● EXERCISE REQUIREMENTS
Format every line of the listing below as a numbered list, omitting blank lines and leaving out the pictures.

● DATA TO USE
========================================

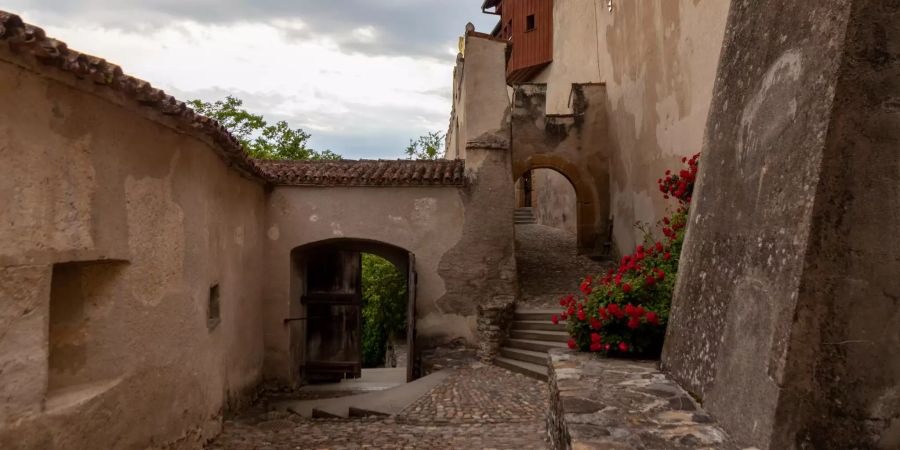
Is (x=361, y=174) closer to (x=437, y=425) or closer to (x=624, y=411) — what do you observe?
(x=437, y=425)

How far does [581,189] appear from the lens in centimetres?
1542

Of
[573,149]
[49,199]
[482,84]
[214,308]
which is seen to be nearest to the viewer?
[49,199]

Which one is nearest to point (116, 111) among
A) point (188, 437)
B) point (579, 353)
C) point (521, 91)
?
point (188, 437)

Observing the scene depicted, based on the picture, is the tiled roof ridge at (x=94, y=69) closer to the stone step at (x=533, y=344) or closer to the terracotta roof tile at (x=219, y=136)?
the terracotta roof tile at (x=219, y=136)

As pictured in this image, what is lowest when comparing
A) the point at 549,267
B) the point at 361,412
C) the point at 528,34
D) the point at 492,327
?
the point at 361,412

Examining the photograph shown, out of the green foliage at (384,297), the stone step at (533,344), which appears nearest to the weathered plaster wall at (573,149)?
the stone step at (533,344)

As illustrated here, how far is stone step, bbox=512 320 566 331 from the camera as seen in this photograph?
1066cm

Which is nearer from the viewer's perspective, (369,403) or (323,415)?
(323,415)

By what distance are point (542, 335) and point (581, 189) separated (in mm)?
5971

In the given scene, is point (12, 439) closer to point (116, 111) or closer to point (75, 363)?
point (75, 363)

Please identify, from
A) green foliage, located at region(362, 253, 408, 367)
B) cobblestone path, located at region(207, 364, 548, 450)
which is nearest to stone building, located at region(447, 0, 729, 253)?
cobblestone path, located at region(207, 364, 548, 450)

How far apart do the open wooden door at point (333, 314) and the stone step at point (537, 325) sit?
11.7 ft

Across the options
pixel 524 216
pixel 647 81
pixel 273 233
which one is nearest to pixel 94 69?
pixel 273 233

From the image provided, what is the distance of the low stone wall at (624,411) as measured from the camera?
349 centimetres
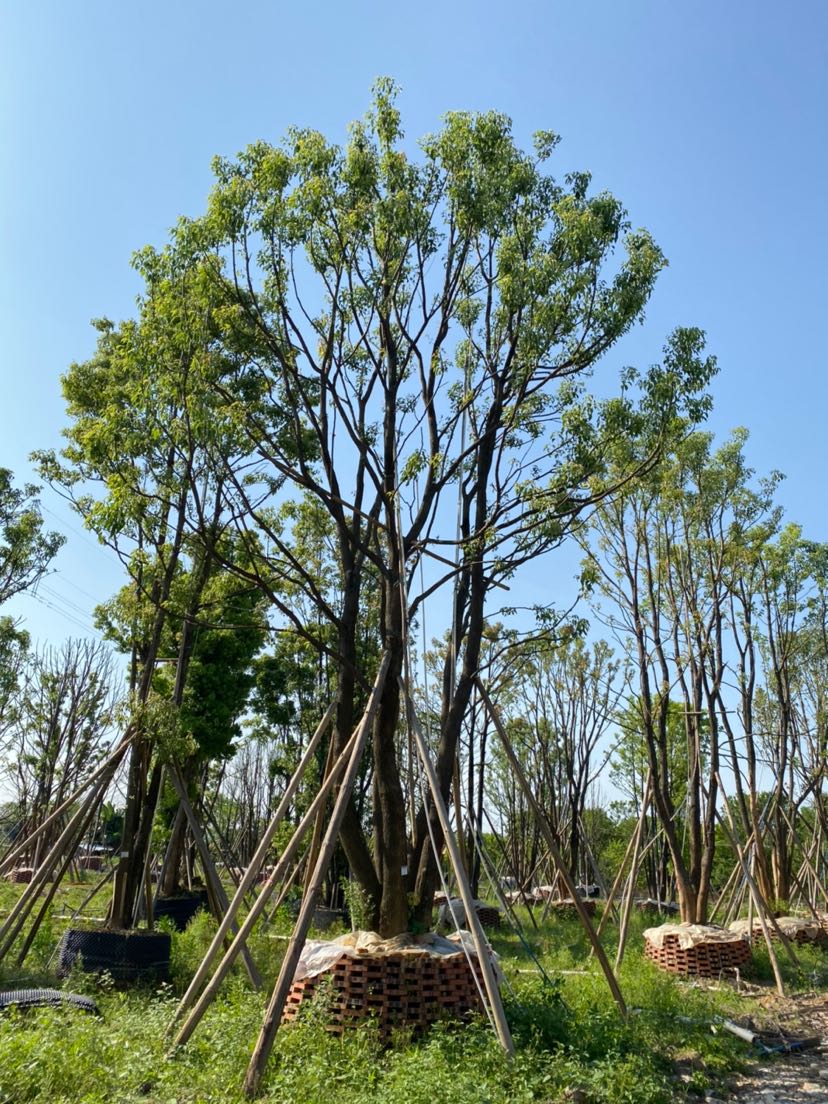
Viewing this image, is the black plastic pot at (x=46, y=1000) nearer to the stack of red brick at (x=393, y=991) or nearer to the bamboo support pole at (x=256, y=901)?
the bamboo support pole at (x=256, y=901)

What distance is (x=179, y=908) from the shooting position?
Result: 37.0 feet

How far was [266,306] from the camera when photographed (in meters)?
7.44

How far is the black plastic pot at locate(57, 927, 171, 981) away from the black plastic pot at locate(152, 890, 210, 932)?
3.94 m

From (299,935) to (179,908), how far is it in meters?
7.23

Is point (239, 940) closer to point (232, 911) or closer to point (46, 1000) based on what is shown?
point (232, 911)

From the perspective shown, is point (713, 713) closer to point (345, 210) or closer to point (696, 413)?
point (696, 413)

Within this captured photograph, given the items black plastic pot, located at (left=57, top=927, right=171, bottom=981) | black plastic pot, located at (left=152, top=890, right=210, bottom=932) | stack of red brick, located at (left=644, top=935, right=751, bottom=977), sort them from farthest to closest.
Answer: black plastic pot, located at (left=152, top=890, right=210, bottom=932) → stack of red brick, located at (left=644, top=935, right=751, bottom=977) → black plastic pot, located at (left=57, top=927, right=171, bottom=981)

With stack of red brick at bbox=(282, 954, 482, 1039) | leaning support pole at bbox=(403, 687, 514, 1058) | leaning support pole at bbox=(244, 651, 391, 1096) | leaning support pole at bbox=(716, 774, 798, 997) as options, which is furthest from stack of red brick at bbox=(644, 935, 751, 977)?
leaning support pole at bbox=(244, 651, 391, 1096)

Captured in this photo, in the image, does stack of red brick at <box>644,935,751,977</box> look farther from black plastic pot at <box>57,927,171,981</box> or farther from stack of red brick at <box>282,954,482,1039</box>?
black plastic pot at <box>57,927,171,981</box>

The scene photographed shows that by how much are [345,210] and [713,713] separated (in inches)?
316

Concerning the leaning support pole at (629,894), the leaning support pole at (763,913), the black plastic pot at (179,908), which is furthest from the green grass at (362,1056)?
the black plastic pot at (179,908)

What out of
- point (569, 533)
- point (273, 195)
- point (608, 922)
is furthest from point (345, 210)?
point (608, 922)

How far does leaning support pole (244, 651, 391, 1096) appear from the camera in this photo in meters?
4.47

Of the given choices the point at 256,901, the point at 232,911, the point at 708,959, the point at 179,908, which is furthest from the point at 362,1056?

========================================

● ANSWER TO THE PROBLEM
1. Is (x=361, y=174) closer to (x=437, y=425) or closer to (x=624, y=411) — what do you observe?
2. (x=437, y=425)
3. How far does [581,189] appear from the lens in centimetres?
4. 1542
5. Of
6. [573,149]
7. [49,199]
8. [482,84]
9. [214,308]
10. which is seen to be nearest to the viewer?
11. [49,199]
12. Which one is nearest to point (116, 111) among
13. A) point (188, 437)
14. B) point (579, 353)
15. C) point (521, 91)
16. ?
17. point (188, 437)
18. Observing the scene depicted, based on the picture, is the tiled roof ridge at (x=94, y=69) closer to the stone step at (x=533, y=344) or closer to the terracotta roof tile at (x=219, y=136)?
19. the terracotta roof tile at (x=219, y=136)
20. As pictured in this image, what is lowest when comparing
21. A) the point at 549,267
22. B) the point at 361,412
23. C) the point at 528,34
24. D) the point at 492,327
25. ?
26. the point at 361,412
27. Examining the photograph shown, out of the green foliage at (384,297), the stone step at (533,344), which appears nearest to the weathered plaster wall at (573,149)?
28. the stone step at (533,344)
29. As illustrated here, how far is stone step, bbox=512 320 566 331 from the camera as seen in this photograph?
30. 1066cm
31. Which is nearer from the viewer's perspective, (369,403) or (323,415)?
32. (323,415)
33. By what distance are point (542, 335) and point (581, 189) separated (in mm)?
34. 5971
35. In the given scene, is point (12, 439) closer to point (116, 111) or closer to point (75, 363)?
36. point (75, 363)
37. Please identify, from
38. A) green foliage, located at region(362, 253, 408, 367)
39. B) cobblestone path, located at region(207, 364, 548, 450)
40. which is nearest to stone building, located at region(447, 0, 729, 253)?
41. cobblestone path, located at region(207, 364, 548, 450)
42. How far apart do the open wooden door at point (333, 314) and the stone step at point (537, 325) sit?
43. 11.7 ft
44. Across the options
45. pixel 524 216
46. pixel 647 81
47. pixel 273 233
48. which one is nearest to pixel 94 69?
49. pixel 273 233
50. From the image provided, what is the distance of the low stone wall at (624,411) as measured from the camera?
51. 349 centimetres
52. Viewing this image, is the black plastic pot at (x=46, y=1000) nearer to the stack of red brick at (x=393, y=991) or nearer to the bamboo support pole at (x=256, y=901)?
53. the bamboo support pole at (x=256, y=901)
54. What distance is (x=179, y=908) from the shooting position?
55. Result: 37.0 feet
56. How far was [266,306] from the camera when photographed (in meters)?
57. 7.44
58. How far is the black plastic pot at locate(57, 927, 171, 981) away from the black plastic pot at locate(152, 890, 210, 932)?
59. 3.94 m
60. From (299,935) to (179,908), how far is it in meters?
61. 7.23
62. Is point (239, 940) closer to point (232, 911) or closer to point (46, 1000) based on what is shown?
63. point (232, 911)
64. From the perspective shown, is point (713, 713) closer to point (345, 210) or closer to point (696, 413)?
65. point (696, 413)
66. Within this captured photograph, given the items black plastic pot, located at (left=57, top=927, right=171, bottom=981) | black plastic pot, located at (left=152, top=890, right=210, bottom=932) | stack of red brick, located at (left=644, top=935, right=751, bottom=977), sort them from farthest to closest.
67. Answer: black plastic pot, located at (left=152, top=890, right=210, bottom=932) → stack of red brick, located at (left=644, top=935, right=751, bottom=977) → black plastic pot, located at (left=57, top=927, right=171, bottom=981)
68. With stack of red brick at bbox=(282, 954, 482, 1039) | leaning support pole at bbox=(403, 687, 514, 1058) | leaning support pole at bbox=(244, 651, 391, 1096) | leaning support pole at bbox=(716, 774, 798, 997) as options, which is furthest from stack of red brick at bbox=(644, 935, 751, 977)?
69. leaning support pole at bbox=(244, 651, 391, 1096)
70. Captured in this photo, in the image, does stack of red brick at <box>644,935,751,977</box> look farther from black plastic pot at <box>57,927,171,981</box> or farther from stack of red brick at <box>282,954,482,1039</box>?
71. black plastic pot at <box>57,927,171,981</box>
72. The scene photographed shows that by how much are [345,210] and [713,713] separated (in inches)?
73. 316
74. Concerning the leaning support pole at (629,894), the leaning support pole at (763,913), the black plastic pot at (179,908), which is furthest from the green grass at (362,1056)?
75. the black plastic pot at (179,908)
76. What out of
77. - point (569, 533)
78. - point (273, 195)
79. - point (608, 922)
80. is furthest from point (345, 210)?
81. point (608, 922)
82. How far does leaning support pole (244, 651, 391, 1096) appear from the camera in this photo in meters?
83. 4.47
84. Of the given choices the point at 256,901, the point at 232,911, the point at 708,959, the point at 179,908, which is furthest from the point at 362,1056?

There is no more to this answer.